Questions on the material —
**A)** Please reproduce the heavy metals lecture notes from "o CLASS A, CLASS" up to and including "are considered micronutrients.".
**B)** Summarize the heavy metals lecture notes in two sentences.

Excerpted text —
=======
GGR203H1 Lecture Notes - Lecture 5: Cation-Exchange Capacity, Insomnia, Wood Preservation


Department
Geography
Course Code
GGR203H1
Professor
d
Lecture
5

Page:
of 4
Lecture 5
Heavy Metals
No specific definition; however some are defined by molecular weight or density; some are
mixed in terms with trace elements
Metals found in nature: in soil
They can be extracted from the ground as an ore and once extracted from nature, they enter a
cycle or incorporated in some products
However, when the life of that product is over, they may end up in a landfill or some other place
in the environment but never as an ore or in their previous state
They can be widely dispersed, mostly by human activities.
When in the environment, they can enter the human body like other chemicals.
What makes them different is that they can accumulate in some certain tissues
Another major characteristic is that they are toxic in very low levels (ppb or ppm)
How do we classify them?
o They are divided into three major groups (there are overlap of some elements)
o CLASS A, CLASS B, Borderline
o CLASS A: macronutrients; necessary for our physiological function in big amounts and
surround us in significantly big amounts (in food and water). What distinguishes is that
they have tendency to form ionic bonds. They are of very low toxicity.
o CLASS B: very toxic (e.g. mercury, lead, silver and gold). They are not essential for the
body. They can change states easily and also can exist as an organic form or an inorganic
form. What distinguishes them from Class A is that they have a tendency to form
covalent bonds.
o Borderline. They are necessary and are Chromium, Copper, Arsenic, Cobalt, Nickel, Zinc,
Manganese, and Iron. They are considered micronutrients.
Iron is important in the functioning of hemoglobin
Chromium is important in lowering blood sugar levels (used as a supplement)
o Toxicity: Class B> Borderline> Class A
Mechanism of Toxicity:
o Blocking essential functional groups such as proteins or enzymes, proteins can’t carry
anything. If a metal is combining with the protein, it may block essential functional
groups and the protein may become dysfunctional.
o Displace other metals (class B, borderline). For example Mercury can replace some of
the borderline elements in their functions and can disrupt the normal function
o Modifying the active conformation of biomolecules (twisting of molecules) (class B). It
may change the chemical arrangement of the molecule. The functioning of Class B is
usually responsible for this form of pain in the ass.
Coping Mechanisms
o Resistance: species develop mechanisms that do not uptake the metal (e.g. lead). This is
evident in some plants.
o Tolerance: the capacity of species to withstand high levels of metal
Internal detoxifying mechanisms (metabolize metal to a weaker state) (e.g.
methylation of arsenic in marine biota)
Binding of certain elements to non sensitive sites
Some species can tolerate a variety of toxic materials. (e.g. phytoaccumlators
can consume a wide variety of metals, thought of a good way to clean up toxic
areas).
=======
Given information —

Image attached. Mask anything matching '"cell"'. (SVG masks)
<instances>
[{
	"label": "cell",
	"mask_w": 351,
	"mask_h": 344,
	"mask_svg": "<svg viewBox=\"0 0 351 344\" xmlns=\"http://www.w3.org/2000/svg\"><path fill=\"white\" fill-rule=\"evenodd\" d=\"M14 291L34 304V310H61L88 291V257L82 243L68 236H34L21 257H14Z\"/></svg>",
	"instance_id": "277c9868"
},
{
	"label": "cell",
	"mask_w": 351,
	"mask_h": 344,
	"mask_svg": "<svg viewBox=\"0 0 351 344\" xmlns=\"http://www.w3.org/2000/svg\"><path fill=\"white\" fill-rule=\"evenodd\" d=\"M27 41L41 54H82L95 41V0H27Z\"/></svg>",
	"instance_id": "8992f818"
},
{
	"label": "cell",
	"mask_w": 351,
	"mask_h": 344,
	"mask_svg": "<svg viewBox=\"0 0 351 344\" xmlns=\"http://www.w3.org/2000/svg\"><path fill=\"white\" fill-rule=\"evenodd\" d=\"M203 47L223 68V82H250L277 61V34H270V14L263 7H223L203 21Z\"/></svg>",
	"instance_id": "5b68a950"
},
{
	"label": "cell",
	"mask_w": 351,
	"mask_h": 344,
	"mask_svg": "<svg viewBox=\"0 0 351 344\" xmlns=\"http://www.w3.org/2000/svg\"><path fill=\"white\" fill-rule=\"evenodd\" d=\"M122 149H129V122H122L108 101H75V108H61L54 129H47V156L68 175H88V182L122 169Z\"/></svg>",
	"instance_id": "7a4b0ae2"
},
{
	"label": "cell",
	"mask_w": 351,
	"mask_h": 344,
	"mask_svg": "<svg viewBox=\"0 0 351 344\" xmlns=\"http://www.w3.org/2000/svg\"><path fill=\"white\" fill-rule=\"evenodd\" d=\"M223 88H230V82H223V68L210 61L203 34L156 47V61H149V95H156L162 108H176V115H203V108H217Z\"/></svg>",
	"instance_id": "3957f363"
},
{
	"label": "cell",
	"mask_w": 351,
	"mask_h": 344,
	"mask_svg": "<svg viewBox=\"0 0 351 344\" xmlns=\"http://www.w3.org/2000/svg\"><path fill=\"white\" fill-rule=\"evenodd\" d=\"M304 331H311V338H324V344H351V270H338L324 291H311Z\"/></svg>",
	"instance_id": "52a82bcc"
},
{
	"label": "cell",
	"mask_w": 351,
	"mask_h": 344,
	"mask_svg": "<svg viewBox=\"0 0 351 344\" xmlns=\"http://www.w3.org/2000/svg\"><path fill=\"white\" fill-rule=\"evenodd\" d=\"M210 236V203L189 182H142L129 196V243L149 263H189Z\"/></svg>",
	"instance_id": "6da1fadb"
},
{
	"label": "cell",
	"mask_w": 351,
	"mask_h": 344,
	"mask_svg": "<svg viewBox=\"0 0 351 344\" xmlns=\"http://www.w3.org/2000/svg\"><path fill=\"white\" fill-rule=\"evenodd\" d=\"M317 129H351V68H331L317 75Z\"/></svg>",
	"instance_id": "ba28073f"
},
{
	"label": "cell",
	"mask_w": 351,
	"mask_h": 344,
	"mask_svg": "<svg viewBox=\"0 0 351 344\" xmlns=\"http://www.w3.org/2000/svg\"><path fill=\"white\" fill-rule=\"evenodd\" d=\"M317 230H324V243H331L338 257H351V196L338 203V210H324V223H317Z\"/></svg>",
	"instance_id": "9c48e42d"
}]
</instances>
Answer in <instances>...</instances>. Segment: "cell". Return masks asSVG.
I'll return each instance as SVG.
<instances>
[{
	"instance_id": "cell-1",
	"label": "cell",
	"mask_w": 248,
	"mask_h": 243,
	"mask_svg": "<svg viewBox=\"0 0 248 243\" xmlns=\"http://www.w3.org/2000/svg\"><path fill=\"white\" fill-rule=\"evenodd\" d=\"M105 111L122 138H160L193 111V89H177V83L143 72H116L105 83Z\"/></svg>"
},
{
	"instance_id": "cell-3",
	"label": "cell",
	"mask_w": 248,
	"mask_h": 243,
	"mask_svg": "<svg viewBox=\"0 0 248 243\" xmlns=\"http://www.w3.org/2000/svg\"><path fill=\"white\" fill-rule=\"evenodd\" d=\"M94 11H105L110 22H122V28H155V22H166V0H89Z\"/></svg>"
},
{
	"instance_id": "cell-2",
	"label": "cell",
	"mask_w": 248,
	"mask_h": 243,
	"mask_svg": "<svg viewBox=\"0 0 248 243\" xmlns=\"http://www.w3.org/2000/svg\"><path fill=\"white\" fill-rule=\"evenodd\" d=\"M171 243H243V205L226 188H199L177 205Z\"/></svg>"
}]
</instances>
=======
Responses for each task —
**A)**
o CLASS A, CLASS B, Borderline
o CLASS A: macronutrients; necessary for our physiological function in big amounts and
surround us in significantly big amounts (in food and water). What distinguishes is that
they have tendency to form ionic bonds. They are of very low toxicity.
o CLASS B: very toxic (e.g. mercury, lead, silver and gold). They are not essential for the
body. They can change states easily and also can exist as an organic form or an inorganic
form. What distinguishes them from Class A is that they have a tendency to form
covalent bonds.
o Borderline. They are necessary and are Chromium, Copper, Arsenic, Cobalt, Nickel, Zinc,
Manganese, and Iron. They are considered micronutrients.

**B)** Heavy metals have no specific definition, can be widely dispersed mostly by human activities, accumulate in certain tissues, and are toxic at very low levels. They are classified as Class A, Class B, and borderline, with Class B the most toxic and Class A the least, and species cope with them through resistance or tolerance.